Instructions to follow
Your answer should be the lines of the data below that contain "trap".

Input for this task
*****

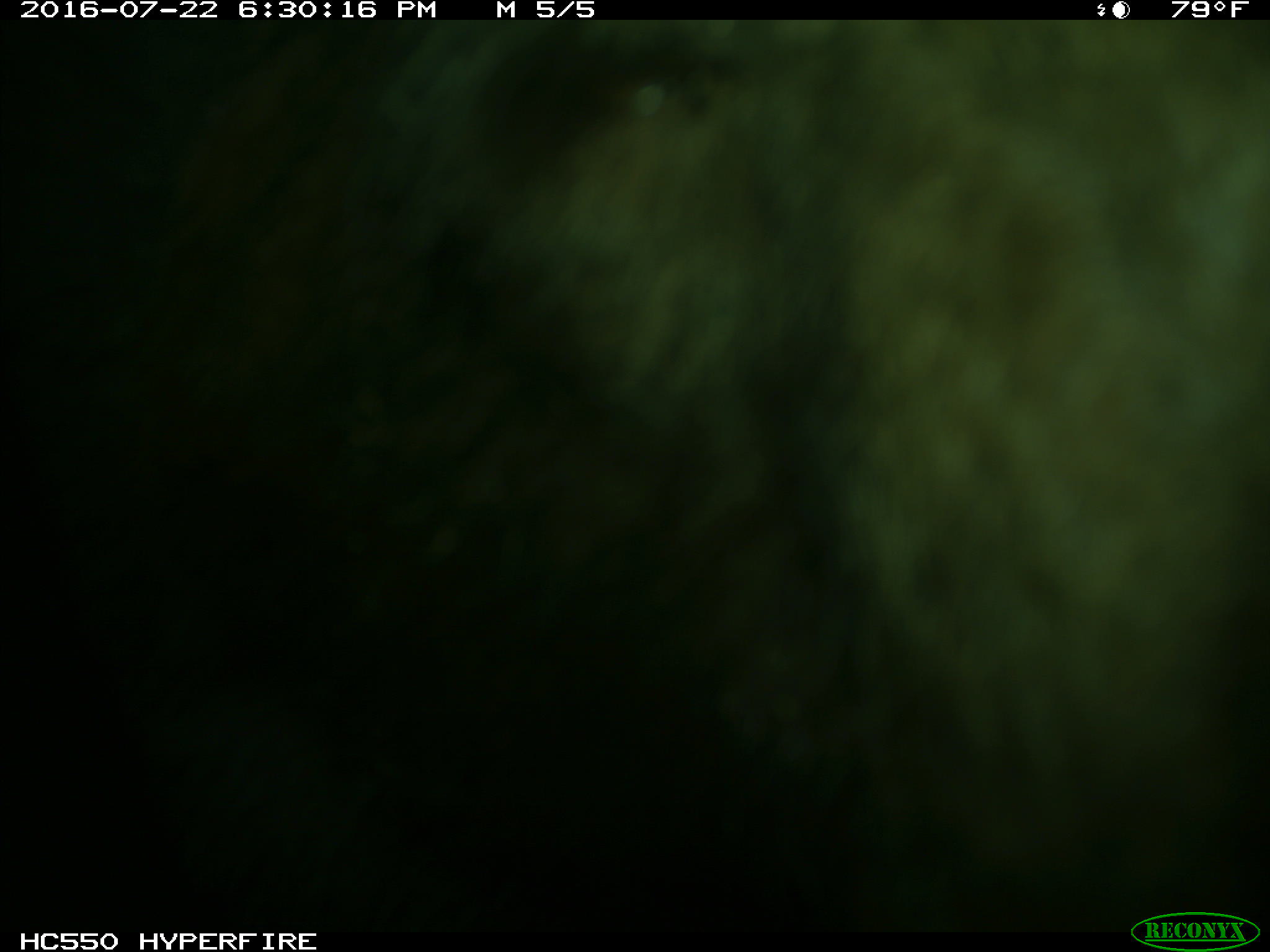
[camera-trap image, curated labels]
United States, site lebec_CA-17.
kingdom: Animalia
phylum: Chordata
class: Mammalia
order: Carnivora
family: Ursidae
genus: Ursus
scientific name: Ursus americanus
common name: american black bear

*****

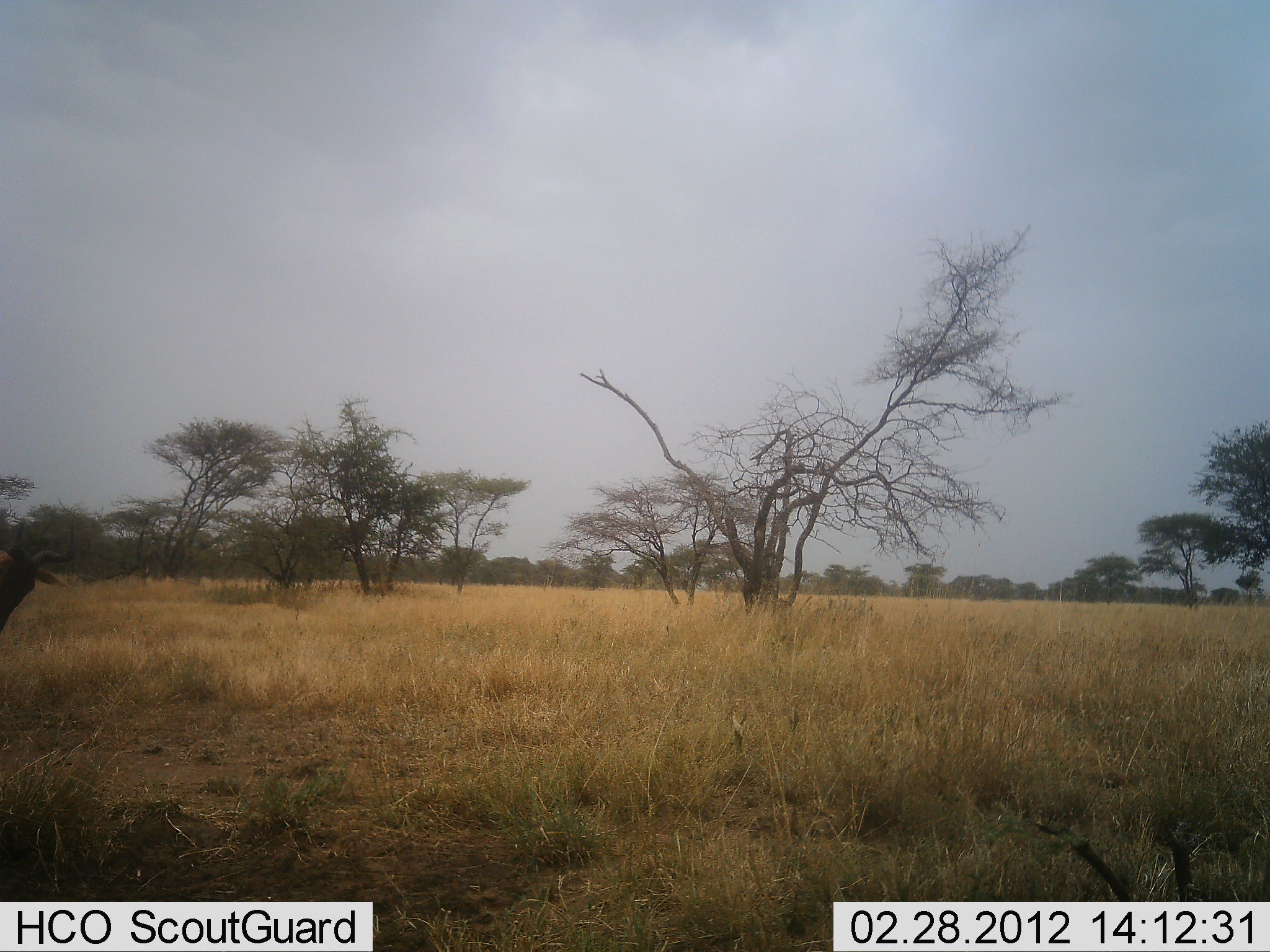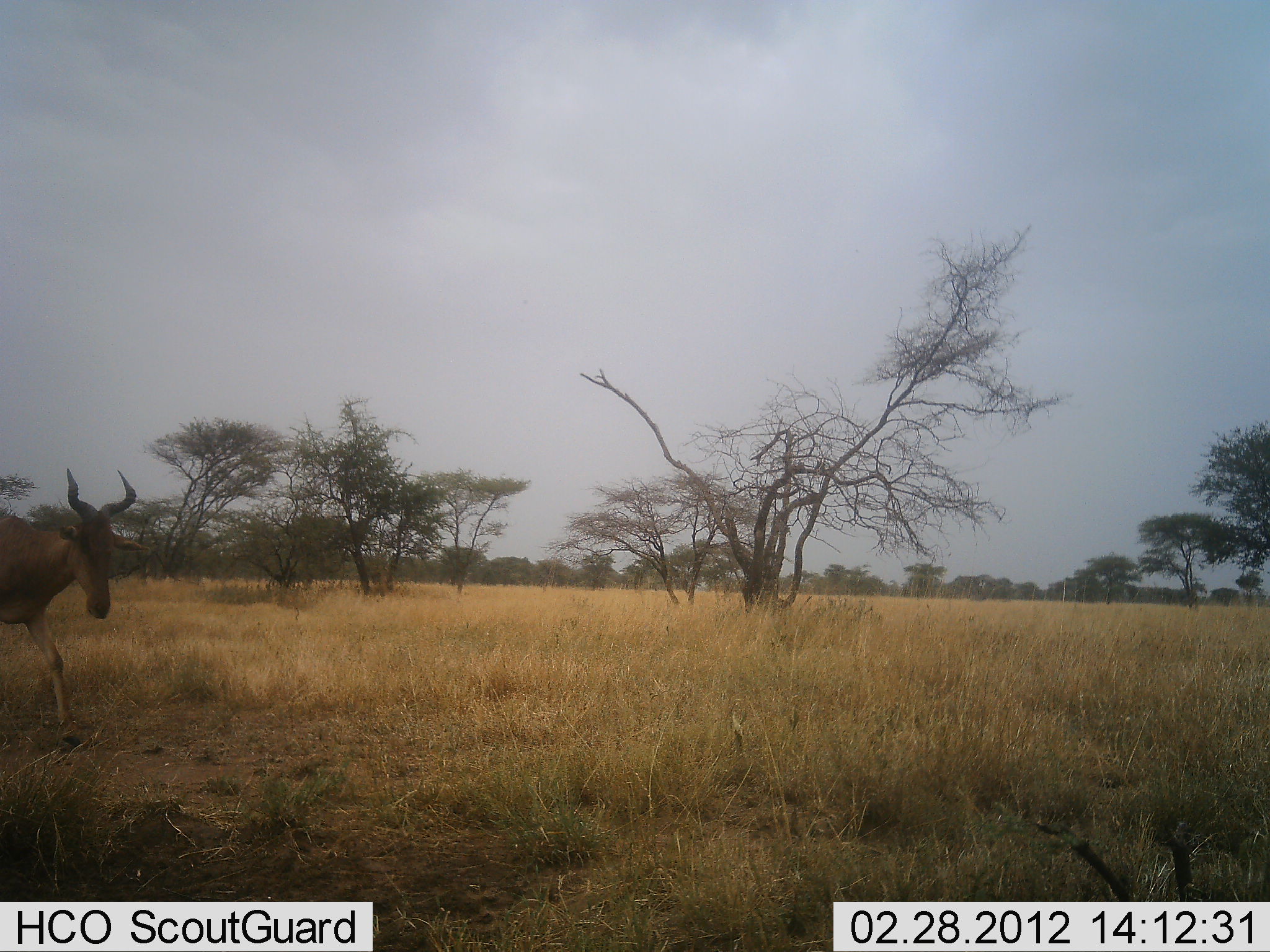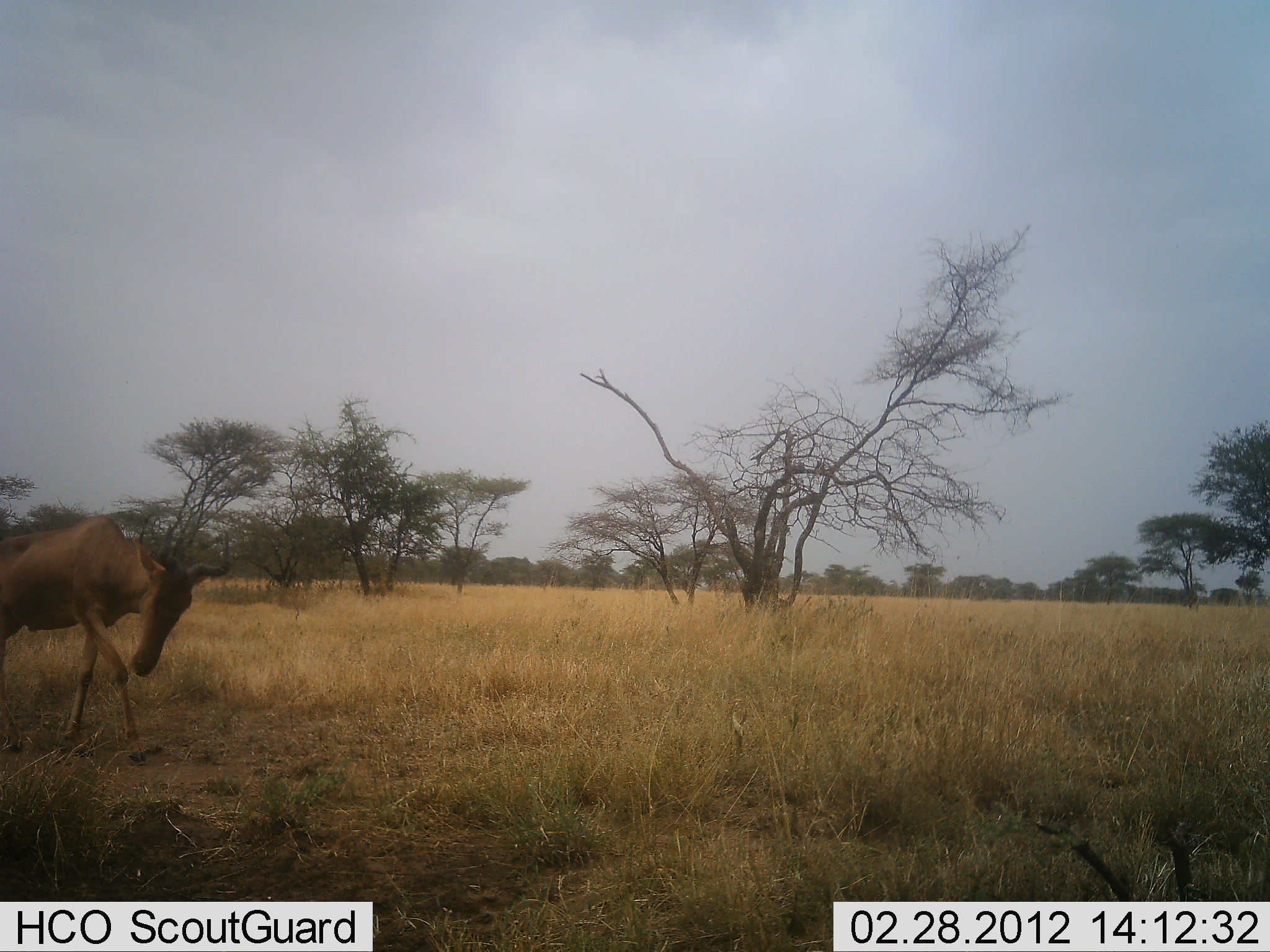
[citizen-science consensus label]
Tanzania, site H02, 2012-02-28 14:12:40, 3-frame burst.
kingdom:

*****

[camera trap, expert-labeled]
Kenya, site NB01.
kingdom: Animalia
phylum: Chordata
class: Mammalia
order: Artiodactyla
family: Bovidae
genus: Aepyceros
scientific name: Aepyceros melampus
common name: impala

*****

Response for this exercise
[camera-trap image, curated labels]
[camera trap, expert-labeled]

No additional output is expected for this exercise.